Nach Ansicht des Politologen Christian Mölling ist der Plan für viele Ukrainer inakzeptabel, weil er nur der Ukraine massive Zugeständnisse aufzwinge, nicht hingegen Russland.
"Die Ukrainer sollen ihre Armee auf 600.000 reduzieren – die Russen gar nicht", sagt Mölling, Senior Advisor beim Brüsseler Thinktank "European Policy Centre", im stern-Podcast "Die Lage – International". Territoriale Abtretungen, starre Auflagen, vage Sicherheitsgarantien aus Washington: "In Summe ist das nur die Schwächung der Ukraine – und die Vorbereitung auf den nächsten Krieg."
Viele Experten sehen deshalb in dem Plan eine Vorlage zur Kapitulation der Ukraine. Andere, wie der britisch-amerikanische Historiker Niall Ferguson, halten ihn zumindest für eine realistische Basis für Verhandlungen.
So macht sich die Ukraine erpressbar
Für Mölling ein Denkfehler: Selbst wenn die Ukraine rein technisch möglicherweise nicht mehr als 600.000 Soldaten stemmen könne, mache sie sich erpressbar, wenn sie eine Obergrenze für die Truppenstärke akzeptiere. Sobald sie dann doch aufrüste, könne Moskau behaupten, Kiew breche den Vertrag.
Der gefährlichste Punkt betrifft die Nato
Der brisanteste Punkt für Mölling: Der Plan zeige, dass die USA offenbar dabei seien, sich aus der Rolle als Sicherheitsgarant zurückzuziehen.

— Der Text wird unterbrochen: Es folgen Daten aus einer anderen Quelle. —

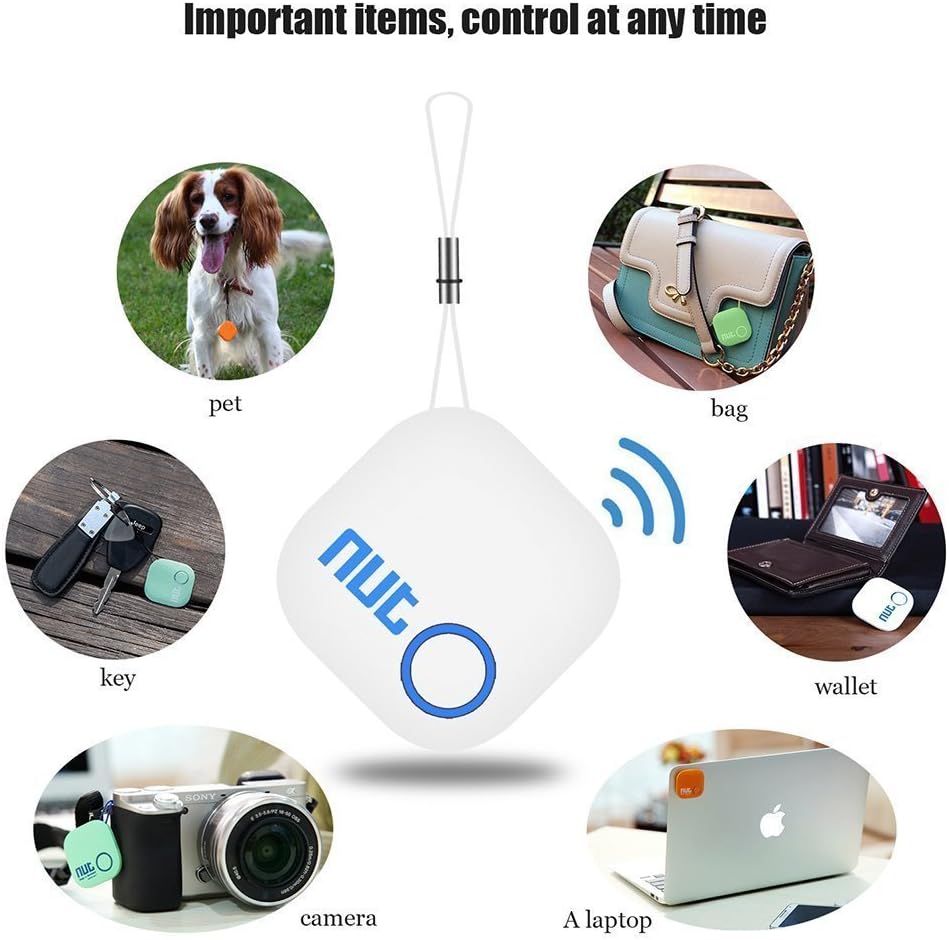Anki HappiGo Smart Tag Bluetooth Anti-lost Tracker Key Finder Pet Wallet GPS Tracker Locator Alarm Patch GPS Tracker Locator for iOS/iPhone/iPod/iPad/Android (White) - Image 4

"Die Amerikaner haben sich faktisch aus der Nato verabschiedet", sagte Mölling. Indem Washington Bedingungen akzeptiere, die Europas Sicherheitslage massiv verschlechtern würden, stelle sich die US-Regierung außerhalb der Allianz – und zugleich als neutraler Vermittler zwischen Russland und die Nato.
Während in Washington Chaos herrscht und Moskau schweigt, versuchen die Europäer, sich mit Änderungsvorschlägen wieder ins Spiel zu bringen. Nach Ansicht von Mölling zeigen diese aber vor allem die interne Zersplitterung. Einfluss werde Europa nur nehmen können, wenn es geschlossen auftritt.

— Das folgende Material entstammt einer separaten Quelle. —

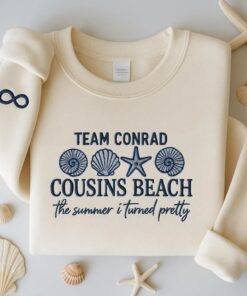 Cousins Beach Embroidered Sweatshirt, Team Conrad, The Summer I Turned Pretty, cousins beach sweatshirt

Dem Plan selbst räumt der Sicherheitsexperte nur wenig Umsetzungschancen ein: "Selbst wenn er käme – er würde nicht eingehalten werden." Mölling glaubt auch nicht, dass es bereits bis Thanksgiving am nächsten Donnerstag einen Deal gibt. Dies war die Frist, die US-Präsident Donald Trump der Ukraine gesetzt hatte und die sein Außenminister Marco Rubio bereits aufgeweicht hat. "Es wird keine schnelle Entscheidung geben", so Mölling.